▶ EXERCISE PASSAGE:
——
Hillside Daylilies

Hillside-8

Welcome to Hillside Daylilies and thanks for visiting! While I've always had daylilies in the garden, I first started to seriously collect and hybridize them in 2000. At the time our previous property was on the side of a very steep hill which was part of a gravel moraine on the outskirts of the city of Guelph Ontario. Raised bed gardens tiered up the hill were the norm there as was a pick and pry bar any time I wanted to dig a hole as a shovel could not penetrate the gravel base "soil".

In the fall of 2008, we purchased a vacant 2.5 acre lot in Puslinch Township about a 10 minute drive south from our former location. We arranged to have a modular home built on the property in the spring of 2009 but were only able to move here at the end of October due to a slow real estate market. As it was early September before we accepted an offer, I was unable to start to move plants until that time. I estimate that by early November I had moved and replanted nearly 2,500 daylilies plus some shrubs, other perennials and bulbs. Despite the late planting, everything survived!

I have been a member of the Ontario Daylily Society (ODS) and the American Hemerocallis/Daylily Society (AHS) since 2001. I am a past president of the ODS, continue to sit on the board of the ODS and have been the chair of the annual Can Am Daylily Classic for many years. I am a garden judge instructor for the AHS and have been the Regional Publicity Director for the AHS Region 4 which encompasses the northeast US states and eastern provinces of Canada. I have been a long-time seller of daylily seeds and occasionally plants on the Daylily Auction under the user ID of dwm. Feel free to check out my listings!
——
▶ EXCERPTED DATA:
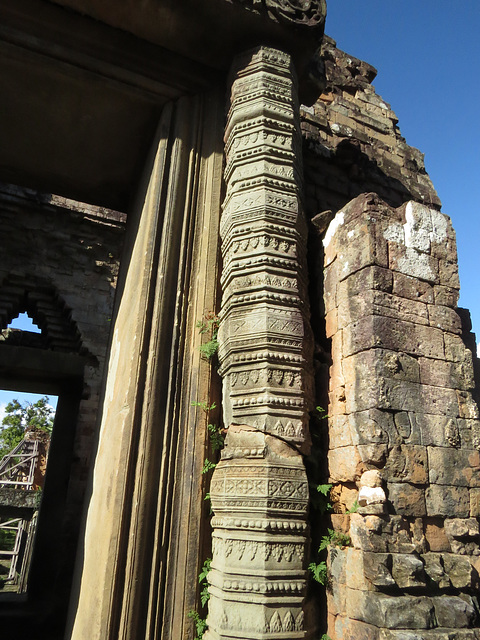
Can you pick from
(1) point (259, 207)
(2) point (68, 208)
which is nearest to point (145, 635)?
(1) point (259, 207)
——
▶ PROBLEM DESCRIPTION:
Reproduce in full, word for word, the Hillside Daylilies welcome text that appears above the entries.

▶ EXPECTED ANSWER:
Hillside Daylilies

Hillside-8

Welcome to Hillside Daylilies and thanks for visiting! While I've always had daylilies in the garden, I first started to seriously collect and hybridize them in 2000. At the time our previous property was on the side of a very steep hill which was part of a gravel moraine on the outskirts of the city of Guelph Ontario. Raised bed gardens tiered up the hill were the norm there as was a pick and pry bar any time I wanted to dig a hole as a shovel could not penetrate the gravel base "soil".

In the fall of 2008, we purchased a vacant 2.5 acre lot in Puslinch Township about a 10 minute drive south from our former location. We arranged to have a modular home built on the property in the spring of 2009 but were only able to move here at the end of October due to a slow real estate market. As it was early September before we accepted an offer, I was unable to start to move plants until that time. I estimate that by early November I had moved and replanted nearly 2,500 daylilies plus some shrubs, other perennials and bulbs. Despite the late planting, everything survived!

I have been a member of the Ontario Daylily Society (ODS) and the American Hemerocallis/Daylily Society (AHS) since 2001. I am a past president of the ODS, continue to sit on the board of the ODS and have been the chair of the annual Can Am Daylily Classic for many years. I am a garden judge instructor for the AHS and have been the Regional Publicity Director for the AHS Region 4 which encompasses the northeast US states and eastern provinces of Canada. I have been a long-time seller of daylily seeds and occasionally plants on the Daylily Auction under the user ID of dwm. Feel free to check out my listings!